AT&T and Verizon, the dominant telephone companies, want to end their 99-year-old universal service obligation known as "provider of last resort." They say universal landline service is a costly and unfair anachronism that is no longer justified because of a competitive market for voice services. The new rules AT&T and Verizon drafted would enhance profits by letting them serve only the customers they want. Their focus, and that of smaller phone companies that have the same universal service obligation, is on well-populated areas where people can afford profitable packages that combine telephone, Internet and cable television.What happens when the states hand over authority to these companies? David has an answer:
AT&T and Verizon also want to end state authority to resolve customer complaints, saying the market will punish bad behavior. Tell that to Stefanie Brand. Brand is New Jersey's ratepayer advocate whose experience trying to get another kind of service - FiOS - demonstrates what happens when market forces are left to punish behavior, she said. Residents of her apartment building wanted to get wired for the fiber optic service (FiOS) in 2008. Residents said, "We want to see your plans before you start drilling holes, and Verizon said, 'We will drill where we want or else, so we're walking,' and they did," Brand told me. Verizon confirmed that because of the disagreement Brand's building is not wired. And there's nothing Brand can do about it. Verizon reminded me the state Board of Public Utilities no longer has authority to resolve complaints over FiOS.Better broadband is not just about technology.
In truly competitive markets that display some degree of commodity-like characteristics, large and small vendors tend to coexist. I'm drinking coffee right now, which is a good example. Maybe Maxwell House and Folgers (and their parent companies) have a large share of the market, competing on price for their swill. But there is plenty of room for others to differentiate their product. Dunkin and Starbucks have built huge chains on their own style of semi-premium product, while another couple of niches of premium and superpremium beans are easy enough to find. Food markets tend to be like this; check out any Whole Foods (a/k/a The Museum of Modern Vegetables) for a supply of priced-above-commodity products.

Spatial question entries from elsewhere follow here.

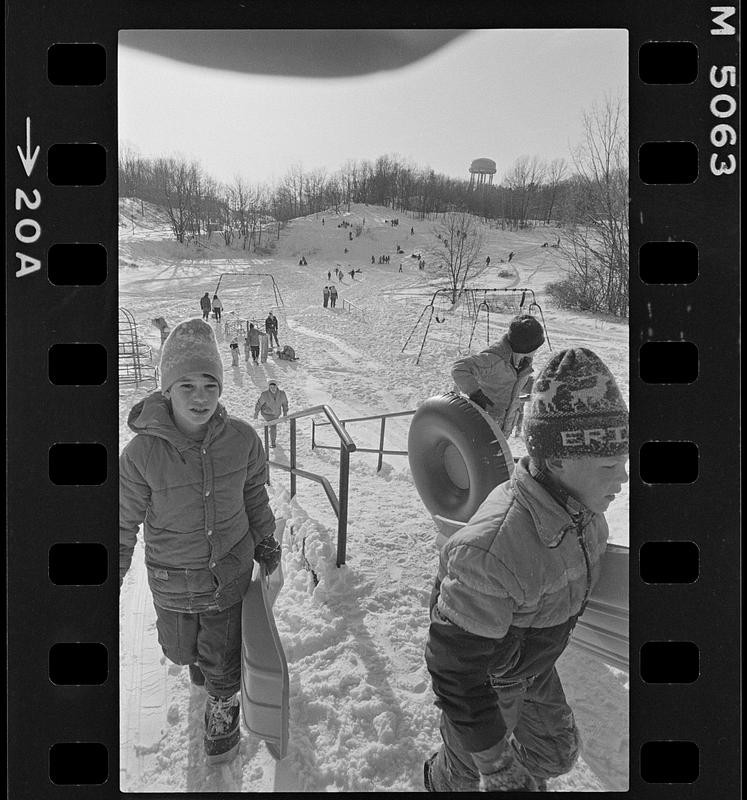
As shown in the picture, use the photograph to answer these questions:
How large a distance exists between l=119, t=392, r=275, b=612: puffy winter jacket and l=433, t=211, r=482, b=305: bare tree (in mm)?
2189

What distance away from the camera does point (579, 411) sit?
4.38ft

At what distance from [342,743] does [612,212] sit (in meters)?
1.96

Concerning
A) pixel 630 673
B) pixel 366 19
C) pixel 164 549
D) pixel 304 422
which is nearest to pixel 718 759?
pixel 630 673

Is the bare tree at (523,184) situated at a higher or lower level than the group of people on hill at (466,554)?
higher

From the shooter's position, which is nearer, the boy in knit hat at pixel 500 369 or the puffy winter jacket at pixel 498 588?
the puffy winter jacket at pixel 498 588

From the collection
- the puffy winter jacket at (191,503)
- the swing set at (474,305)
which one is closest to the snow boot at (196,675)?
the puffy winter jacket at (191,503)

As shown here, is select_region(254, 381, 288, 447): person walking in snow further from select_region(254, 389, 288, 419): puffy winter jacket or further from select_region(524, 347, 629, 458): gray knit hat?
select_region(524, 347, 629, 458): gray knit hat

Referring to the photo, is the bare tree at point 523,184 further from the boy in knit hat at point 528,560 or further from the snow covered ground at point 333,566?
the boy in knit hat at point 528,560

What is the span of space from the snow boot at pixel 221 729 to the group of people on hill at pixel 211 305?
185 cm

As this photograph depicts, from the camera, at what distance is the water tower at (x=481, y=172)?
7.84ft

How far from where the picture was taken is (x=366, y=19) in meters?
1.57

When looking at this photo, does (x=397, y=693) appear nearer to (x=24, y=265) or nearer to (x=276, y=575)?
(x=276, y=575)

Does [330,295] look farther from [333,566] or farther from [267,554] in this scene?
[267,554]

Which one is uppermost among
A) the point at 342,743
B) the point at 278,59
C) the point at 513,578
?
the point at 278,59
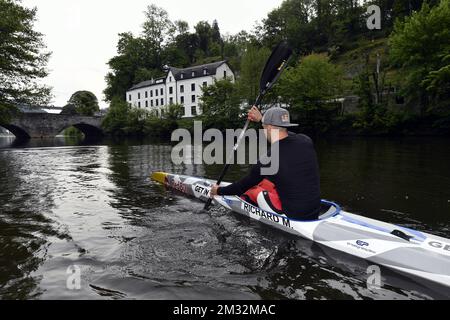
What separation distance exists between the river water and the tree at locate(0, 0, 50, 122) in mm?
23446

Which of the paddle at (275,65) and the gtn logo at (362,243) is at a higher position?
the paddle at (275,65)

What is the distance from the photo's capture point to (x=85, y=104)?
10375cm

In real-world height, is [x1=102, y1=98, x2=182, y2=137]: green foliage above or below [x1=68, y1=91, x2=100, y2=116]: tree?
below

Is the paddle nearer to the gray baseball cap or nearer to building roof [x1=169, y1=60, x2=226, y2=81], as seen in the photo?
the gray baseball cap

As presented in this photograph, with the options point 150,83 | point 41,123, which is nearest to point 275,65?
point 41,123

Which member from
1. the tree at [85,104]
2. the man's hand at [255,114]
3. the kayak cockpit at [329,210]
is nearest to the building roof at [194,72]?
the tree at [85,104]

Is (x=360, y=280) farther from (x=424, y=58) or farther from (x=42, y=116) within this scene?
(x=42, y=116)

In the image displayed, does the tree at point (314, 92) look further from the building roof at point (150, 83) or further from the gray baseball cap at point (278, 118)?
the building roof at point (150, 83)

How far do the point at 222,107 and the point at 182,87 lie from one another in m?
28.6

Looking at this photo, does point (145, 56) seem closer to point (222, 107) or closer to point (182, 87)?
point (182, 87)

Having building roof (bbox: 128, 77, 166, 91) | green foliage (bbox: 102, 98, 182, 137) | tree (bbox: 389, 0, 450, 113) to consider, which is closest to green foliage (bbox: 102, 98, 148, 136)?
green foliage (bbox: 102, 98, 182, 137)

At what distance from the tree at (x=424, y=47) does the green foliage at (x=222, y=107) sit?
75.6 feet

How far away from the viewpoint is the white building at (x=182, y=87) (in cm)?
7269

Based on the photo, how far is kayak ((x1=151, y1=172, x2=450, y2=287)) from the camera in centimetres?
491
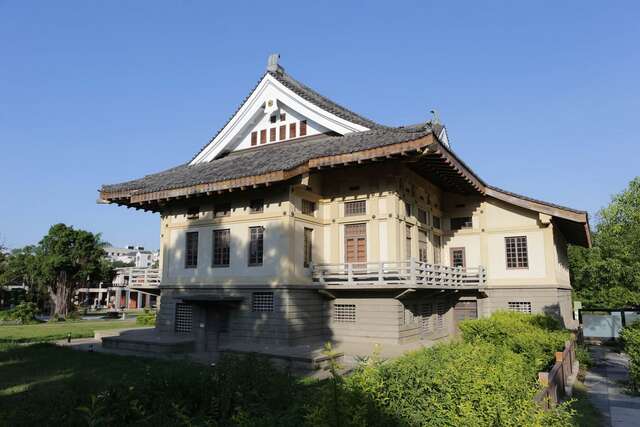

I feel foolish for selling most (not all, thankfully) of my Whole Foods stock when it was in the dumps a couple of years ago. The same thing happens in many fields. Apple itself sells computers above commodity price levels. There's a whole "high end" audio business catering to those who like to show off how much they can afford to spend. The automobile industry has mass-market commodity cars and several premium tiers. Internet access in the US lacks that because the natural monopoly on outside plant is not properly regulated. If it were treated here by EU norms, then any number of ISPs could access the wire. Some would just be cheap; some would offer premium help desks among their services. That doesn't happen, however, when the usual number of "competitors" is two. Even more so when those competitors agree that they should divide up markets between themselves rather than overbuild, or (heaven forbid) let outside information providers onto their facilities. The wire should be regulated. ISPs shouldn't.Amen. Physical connections are a natural monopoly. Even if the economics supported many physical providers, having so many would be terribly inefficient. Much better to have networks that are owned by the community and have independent service providers competing to deliver services -- just like the roads.